The breeding season for the Cinereous Vulture pair in the Green Balkans’ Wildlife Rehabilitation and the Breeding Centre has already started! If the breeding attempts are successful, the pair will support the Vultures Back to LIFE project, which aims to establish a nesting population of the Cinereous Vulture in Bulgaria, through the reintroduction of the species in the Balkan Mountain range in Bulgaria.

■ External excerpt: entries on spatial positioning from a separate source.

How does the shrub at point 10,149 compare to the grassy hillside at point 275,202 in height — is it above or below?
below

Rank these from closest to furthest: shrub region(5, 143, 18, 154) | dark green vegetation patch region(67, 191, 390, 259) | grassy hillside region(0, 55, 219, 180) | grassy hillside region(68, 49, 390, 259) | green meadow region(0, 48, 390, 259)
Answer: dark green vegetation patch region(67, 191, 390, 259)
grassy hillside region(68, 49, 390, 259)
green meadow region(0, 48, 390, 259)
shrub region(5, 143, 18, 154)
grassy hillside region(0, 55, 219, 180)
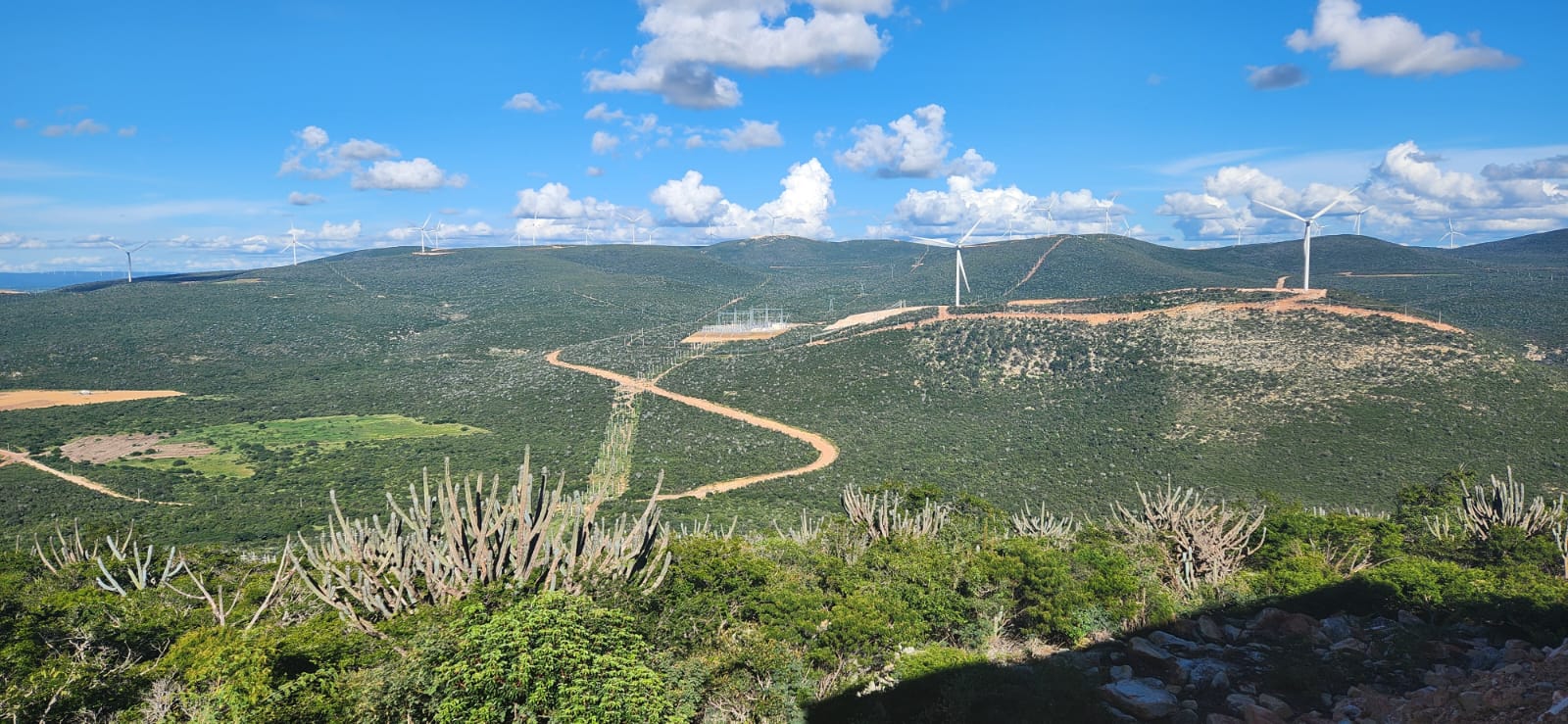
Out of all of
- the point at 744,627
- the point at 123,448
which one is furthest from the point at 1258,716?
the point at 123,448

Cinereous Vulture pair breeding period

Picking up sticks for the nest

For the last few weeks, the team at the centre has been observing the birds courting quite often. The pair spends more and more time together, they roost close to each other in the nest and eat together. The male is also busy building the nest, using the sticks and branches that the team provides in the cage.

Watch the pair courting

Helping the pair

Since the pair is surely in the phase of courting, the centre has decided to help them by decorating the nest for them. In the wild, the Cinereous Vultures set up their nests on pine trees using branches, grass, moss and pine bark as material. The centre tries to keep up to their preferences, and they will continue giving sticks to them for the next couple of weeks.

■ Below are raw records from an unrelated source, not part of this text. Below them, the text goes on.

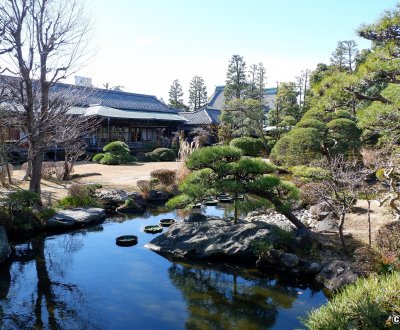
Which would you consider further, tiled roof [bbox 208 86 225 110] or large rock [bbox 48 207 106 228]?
tiled roof [bbox 208 86 225 110]

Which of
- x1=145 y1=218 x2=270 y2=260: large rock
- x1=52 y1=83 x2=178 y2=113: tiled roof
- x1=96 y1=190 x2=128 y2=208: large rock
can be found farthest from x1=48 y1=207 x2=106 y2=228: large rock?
x1=52 y1=83 x2=178 y2=113: tiled roof

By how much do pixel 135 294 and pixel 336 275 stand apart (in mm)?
2893

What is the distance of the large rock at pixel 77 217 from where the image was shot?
7.91 m

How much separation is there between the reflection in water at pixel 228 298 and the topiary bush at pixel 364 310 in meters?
1.43

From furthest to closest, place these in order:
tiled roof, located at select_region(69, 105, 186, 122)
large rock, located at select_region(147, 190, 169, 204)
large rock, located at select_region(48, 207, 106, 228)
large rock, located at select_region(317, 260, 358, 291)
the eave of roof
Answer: the eave of roof
tiled roof, located at select_region(69, 105, 186, 122)
large rock, located at select_region(147, 190, 169, 204)
large rock, located at select_region(48, 207, 106, 228)
large rock, located at select_region(317, 260, 358, 291)

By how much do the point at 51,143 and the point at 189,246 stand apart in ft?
14.0

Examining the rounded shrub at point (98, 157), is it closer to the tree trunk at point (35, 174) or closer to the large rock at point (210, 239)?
the tree trunk at point (35, 174)

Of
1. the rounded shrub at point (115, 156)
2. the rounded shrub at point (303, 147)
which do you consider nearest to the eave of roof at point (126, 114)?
the rounded shrub at point (115, 156)

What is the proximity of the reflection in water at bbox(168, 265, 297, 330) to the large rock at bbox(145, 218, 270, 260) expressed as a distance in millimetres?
406

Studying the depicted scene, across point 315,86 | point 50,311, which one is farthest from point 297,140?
point 50,311

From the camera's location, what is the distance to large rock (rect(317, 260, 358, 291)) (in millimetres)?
4848

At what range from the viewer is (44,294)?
4.93 m

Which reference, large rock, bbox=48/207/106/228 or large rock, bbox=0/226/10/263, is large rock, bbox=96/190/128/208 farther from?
large rock, bbox=0/226/10/263

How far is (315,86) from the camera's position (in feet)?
18.8
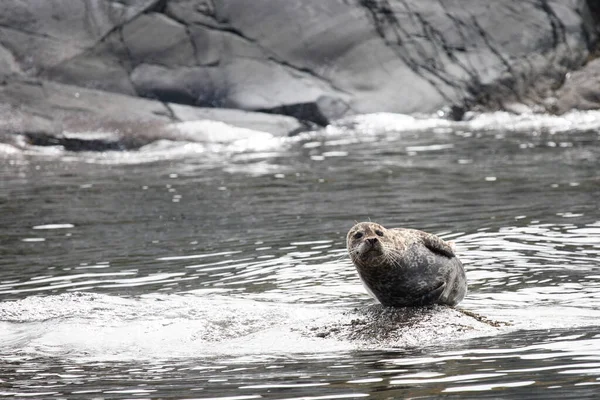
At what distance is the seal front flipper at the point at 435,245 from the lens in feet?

The second breeding period for the pair

This is the second breeding period of the pair – last year their bond was excellent, and the female laid one egg, but, unfortunately, it was infertile. Let’s hope the pair will start copulating soon, and after a year of living together, they are now ready to become parents.

Vultures Back To LIFE

Led by the wildlife conservation charity Green Balkans, with activities also implemented by the Fund for Wild Flora and Fauna, and bringing together partners from Bulgaria, Spain and Germany, Vultures Back to LIFE aims to reintroduce the cinereous or Eurasian black vulture to Bulgaria. The team will transfer and release around 60 birds, some from captive-breeding, but mostly coming from wildlife rehabilitation centers in Extremadura (Spain) into the wild in Bulgaria as well as creating supplementary feeding stations and improving populations of wild herbivores, improving the nesting conditions and creating artificial nest sites and tackling some of the major threats to vultures in the country such as insulating electricity pylons and illegal use of poison in the nature.